Background Rheumatic heart disease (RHD) is the leading cause of cardiovascular morbidity and mortality in children and young adults worldwide. Early detection via echocardiography (echo) enables secondary antibiotic prophylaxis initiation, preventing further Strep A infections—the primary driver of RHD. Artificial intelligence (AI) with handheld devices and rapid training of non-physician healthcare workers could help scale early RHD diagnosis in low-resource settings. This AI model also has potential in scaling strep vaccine safety monitoring in a cost-effective manner. We previously developed a deep learning algorithm using mitral regurgitation color Doppler on standard portable echo machines, achieving 92% sensitivity and 79% specificity. Here, we present an updated single-view handheld echo AI algorithm for RHD diagnosis based on current guidelines.
Methods Our model was trained on 849 handheld echos and validated on 212 studies. Using the mitral valve-parasternal long-axis color Doppler view after quality control, we applied knowledge transfer from our prior deep learning algorithm developed from standard echo machines. Results were selected based on maximum accuracy for a balanced outcome.

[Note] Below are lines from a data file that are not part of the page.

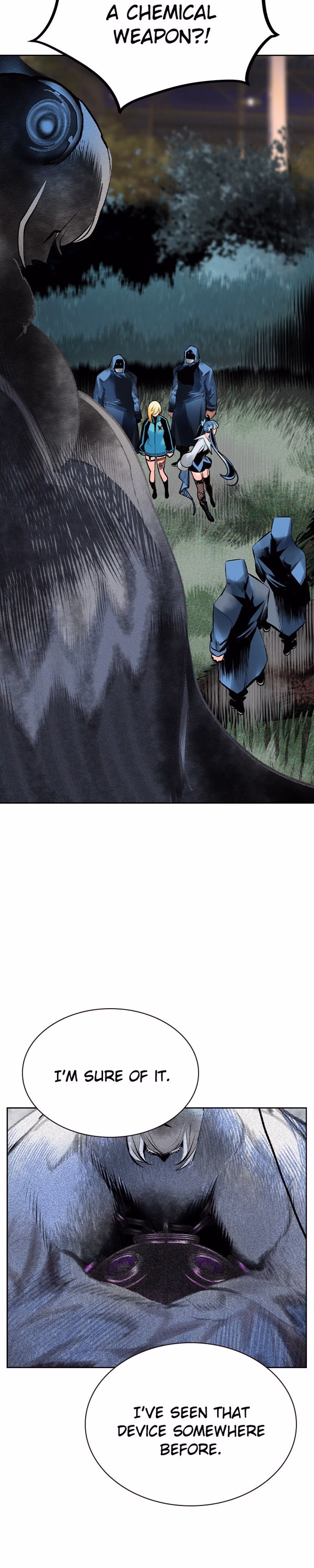 Jungle Juice - Chapter 111 - Part 23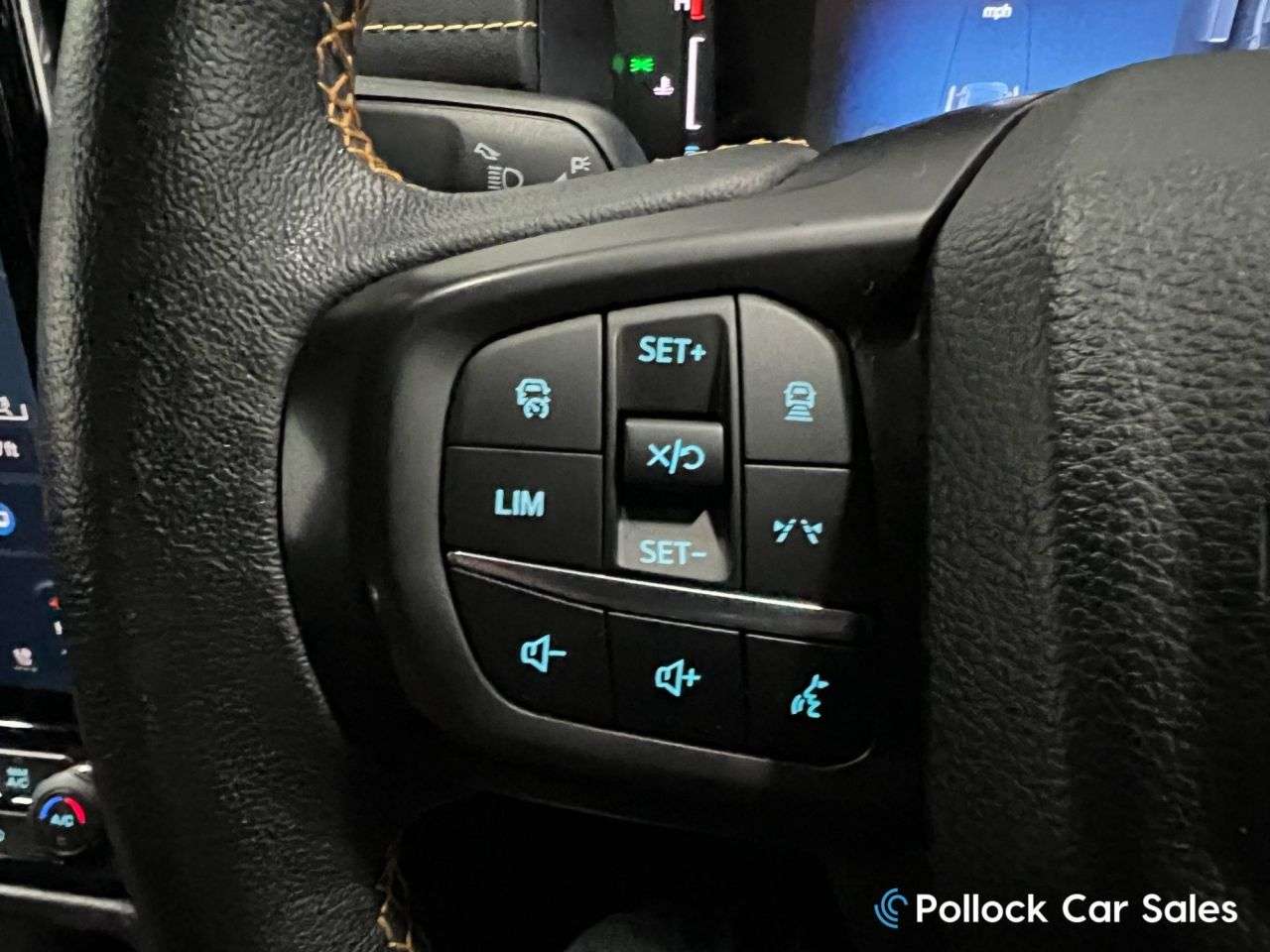 2024 FORD RANGER 2024 FORD RANGER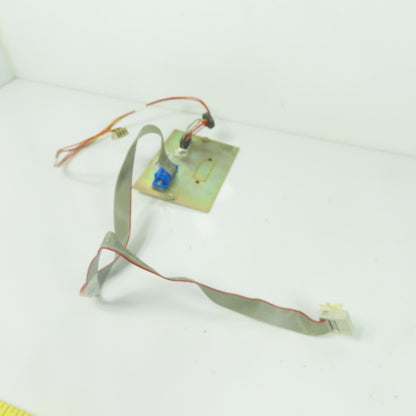 PCI 21202 180780-040 Connector Control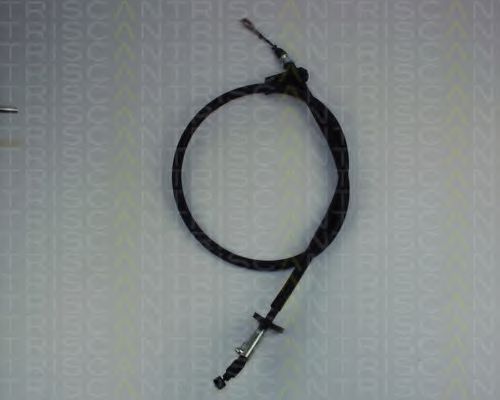 8140 14164 TRISCAN Cable, parking brake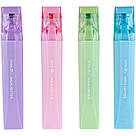 Маркер Highlighter Kite Creative Glitter набір з 4-х кольорів K24-1146-4, фото 3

Results The updated model achieved 82% accuracy (range 78–84%), 82% sensitivity (range 77–87%), and 82% specificity (range 78–86%) in detecting RHD on handheld images. Ventricular systole was identified with 94% accuracy, which is consistent across all models and similar to the results obtained with standard data.
Conclusions Our AI models for RHD diagnosis using single-view handheld echos demonstrate strong performance. This technology holds promise for scaling early RHD detection and strep vaccine safety monitoring globally.